Ich werde nicht alle Einzelheiten dieses Gesprächs preisgeben, aber die Reaktion auf meine Frage war, sagen wir, eher zurückhaltend, und die wahre Einstellung der Amerikaner zu dieser Möglichkeit lässt sich in der Tat an ihren nachfolgenden Schritten in Bezug auf unser Land ablesen.

Wladimir Putin, Rede vom 21. Februar 2022

Russland: "Eine Welt an sich"

"Russland ist kein regelrechter europäischer Staat, es ist eine Welt an sich", befand der russische Schriftsteller und panslawistische Programmatiker Nikolai Danilewski (1822–1885), zitiert bei Konstantin Leontjew, und letzterer fügt hinzu1:

Ja – das stimmt, und nur jemand, der von der Geschichte keine Ahnung hat, kann damit nicht einverstanden sein.

Danilewskis Opus "Russland und Europa", 1871 in Petersburg erschienen, wird auch die "Bibel" des Panslawismus genannt. Dieser Autor macht wesenhafte Unterschiede in der Mentalität und dem Charakter zwischen dem "germanisch-romanischen Kulturtyp" und einer (in seinen Augen) zu errichtenden slawischen Zivilisation aus, die er einander diametral gegenüberstellt.2

Und interessant: Als ein gemeinsames Wesensmerkmal aller Völker des germanisch-romanischen Kulturtyps erkennt Danilewski die Gewaltsamkeit. Die Werte von Individualität und Persönlichkeit seien, so der Autor, bei Menschen dieses Kulturkreises unverhältnismäßig ausgeprägt, so dass deren Überzeugung und die eigenen Interessen so hochstünden und sie versuchten, ihre Ansichten anderen gewaltsam aufzuzwingen.

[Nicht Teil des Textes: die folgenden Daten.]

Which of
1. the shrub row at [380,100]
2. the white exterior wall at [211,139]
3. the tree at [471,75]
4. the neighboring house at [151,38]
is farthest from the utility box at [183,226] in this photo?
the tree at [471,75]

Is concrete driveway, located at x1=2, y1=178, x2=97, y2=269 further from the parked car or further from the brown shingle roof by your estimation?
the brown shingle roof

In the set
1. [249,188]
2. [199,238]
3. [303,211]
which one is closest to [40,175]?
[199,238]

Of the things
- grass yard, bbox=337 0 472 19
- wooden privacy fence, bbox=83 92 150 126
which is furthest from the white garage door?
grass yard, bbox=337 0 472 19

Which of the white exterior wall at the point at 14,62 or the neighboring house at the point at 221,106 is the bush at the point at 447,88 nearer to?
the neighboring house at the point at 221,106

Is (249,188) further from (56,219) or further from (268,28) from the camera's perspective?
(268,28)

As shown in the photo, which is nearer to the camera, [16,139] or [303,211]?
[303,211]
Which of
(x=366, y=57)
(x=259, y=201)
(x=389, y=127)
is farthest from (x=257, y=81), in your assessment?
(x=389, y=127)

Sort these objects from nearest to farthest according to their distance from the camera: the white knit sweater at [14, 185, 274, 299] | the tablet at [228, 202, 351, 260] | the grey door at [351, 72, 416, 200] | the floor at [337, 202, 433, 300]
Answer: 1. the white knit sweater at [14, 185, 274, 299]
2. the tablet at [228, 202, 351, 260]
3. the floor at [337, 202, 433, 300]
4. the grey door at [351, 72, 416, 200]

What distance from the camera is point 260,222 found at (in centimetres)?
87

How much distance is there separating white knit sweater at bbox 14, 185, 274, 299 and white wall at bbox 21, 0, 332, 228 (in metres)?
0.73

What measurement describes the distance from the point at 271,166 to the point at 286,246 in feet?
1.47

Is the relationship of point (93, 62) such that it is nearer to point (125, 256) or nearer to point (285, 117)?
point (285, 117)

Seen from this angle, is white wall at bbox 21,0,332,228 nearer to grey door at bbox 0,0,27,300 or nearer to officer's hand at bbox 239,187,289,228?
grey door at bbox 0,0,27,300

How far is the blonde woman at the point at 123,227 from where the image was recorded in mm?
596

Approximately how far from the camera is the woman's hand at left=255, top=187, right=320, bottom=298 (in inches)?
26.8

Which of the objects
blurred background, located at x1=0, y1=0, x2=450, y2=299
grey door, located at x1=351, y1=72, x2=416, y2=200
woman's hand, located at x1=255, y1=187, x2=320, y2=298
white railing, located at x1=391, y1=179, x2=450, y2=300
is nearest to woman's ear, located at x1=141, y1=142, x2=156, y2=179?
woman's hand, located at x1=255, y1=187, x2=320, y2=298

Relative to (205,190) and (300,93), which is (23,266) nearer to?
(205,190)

Dazu habe die römische Kirche ihren Beitrag geleistet, mit ihrer religiösen Intoleranz gewissermaßen sogar das geistesgeschichtliche Fundament für jene Art Gewalt und Grausamkeit gelegt und dabei – so der Autor – unter der Hand das grundsätzlich gewaltlose Christentum für die eigene Sache instrumentalisiert.

So weit Danilewski.

Zurück zu Putin: Es ist gerade Danilewski, der mit zunehmender Amtsdauer von Wladimir Putin zitiert und in Russland vermehrt gelesen wurde, worauf Walter Laqueur aufmerksam machte. Laqueur, 1921 als Jude in Breslau geboren, überlebte in Palästina, wo er auch Russisch lernte. Als Historiker befasste er sich u.a. mit Russland, Deutschland und Israel.

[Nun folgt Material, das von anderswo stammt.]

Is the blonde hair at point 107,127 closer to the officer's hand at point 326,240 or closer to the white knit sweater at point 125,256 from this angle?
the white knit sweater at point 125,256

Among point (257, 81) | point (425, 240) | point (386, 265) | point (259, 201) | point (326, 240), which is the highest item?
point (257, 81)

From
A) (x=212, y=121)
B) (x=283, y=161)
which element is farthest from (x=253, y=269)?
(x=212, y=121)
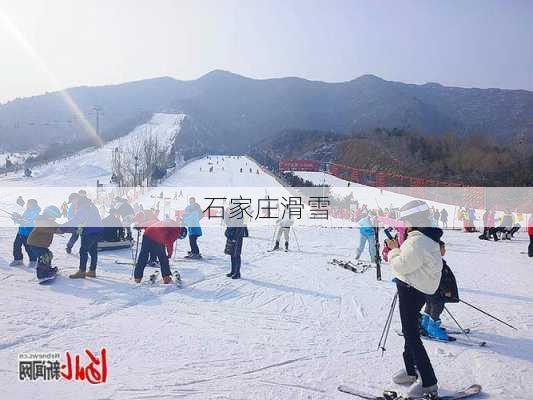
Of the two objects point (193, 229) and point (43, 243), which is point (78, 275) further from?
point (193, 229)

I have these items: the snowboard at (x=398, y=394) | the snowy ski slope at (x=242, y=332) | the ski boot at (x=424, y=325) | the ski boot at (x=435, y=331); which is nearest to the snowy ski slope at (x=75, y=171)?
the snowy ski slope at (x=242, y=332)

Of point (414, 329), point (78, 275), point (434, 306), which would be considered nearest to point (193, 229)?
point (78, 275)

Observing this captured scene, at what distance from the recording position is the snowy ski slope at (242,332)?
5.04 m

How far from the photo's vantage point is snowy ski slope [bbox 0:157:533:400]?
5035 mm

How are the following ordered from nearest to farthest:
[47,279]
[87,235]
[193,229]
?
[47,279], [87,235], [193,229]

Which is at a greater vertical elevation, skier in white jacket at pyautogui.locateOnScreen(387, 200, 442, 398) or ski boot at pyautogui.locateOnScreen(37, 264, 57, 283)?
skier in white jacket at pyautogui.locateOnScreen(387, 200, 442, 398)

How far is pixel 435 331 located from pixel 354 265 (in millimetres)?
5588

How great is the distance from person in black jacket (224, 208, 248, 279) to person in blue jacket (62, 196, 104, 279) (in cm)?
265

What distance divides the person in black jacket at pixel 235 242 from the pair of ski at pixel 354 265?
10.1 ft

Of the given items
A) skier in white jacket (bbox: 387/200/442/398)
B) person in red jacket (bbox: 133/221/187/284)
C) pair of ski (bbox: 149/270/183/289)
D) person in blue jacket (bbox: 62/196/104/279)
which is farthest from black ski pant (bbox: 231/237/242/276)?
skier in white jacket (bbox: 387/200/442/398)

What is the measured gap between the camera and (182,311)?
7508 mm

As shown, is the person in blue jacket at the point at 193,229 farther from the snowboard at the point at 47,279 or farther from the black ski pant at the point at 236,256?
the snowboard at the point at 47,279

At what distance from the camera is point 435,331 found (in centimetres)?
650

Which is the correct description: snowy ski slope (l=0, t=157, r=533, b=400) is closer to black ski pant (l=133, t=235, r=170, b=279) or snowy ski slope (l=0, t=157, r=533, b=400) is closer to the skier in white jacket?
black ski pant (l=133, t=235, r=170, b=279)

Putin, der ehemalige Geheimdienstler, liebt es offenbar, teils obskure Autoren zu zitieren und sich auf ihre Entwürfe und, was Europa angeht, Gegenentwürfe zu berufen. Seine Zitierweise ist dabei oft recht eigenwillig, hinterlässt aber ihre charakteristische Spur.

Der französische Philosoph Michel Eltchaninoff stellte in seinem Buch In Putins Kopf 2016 einige der von Putin bevorzugten Autoren vor.3 Damit, so warb der Verlag, liefere Eltchaninoff auch eine "intellektuelle Biographie dieses Profis der Maskierung". Putin, der geglaubt haben soll, sein Land werde in die Nato aufgenommen, verstand sich womöglich über einen längeren Zeitraum als proeuropäisch.